This calls for a word-for-word copy of all the data, with each picture removed.

## Data block

BEGIN

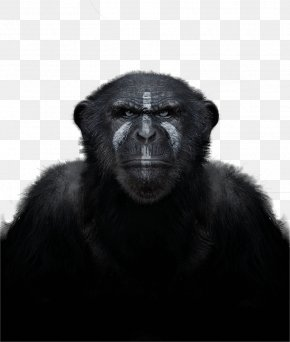 Chimpanzee - Common Chimpanzee Western Gorilla Primate Monkey In The Wild PNG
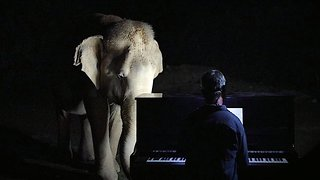 Rescue elephants enjoy pianist playing Christmas carols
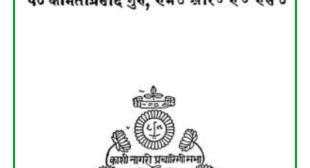 Hindi Vyakaran (हिंदी व्याकरण) PDF – Pt. Kamtaprasad Guru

END

## Problem solution
 Chimpanzee - Common Chimpanzee Western Gorilla Primate Monkey In The Wild PNG
 Rescue elephants enjoy pianist playing Christmas carols
 Hindi Vyakaran (हिंदी व्याकरण) PDF – Pt. Kamtaprasad Guru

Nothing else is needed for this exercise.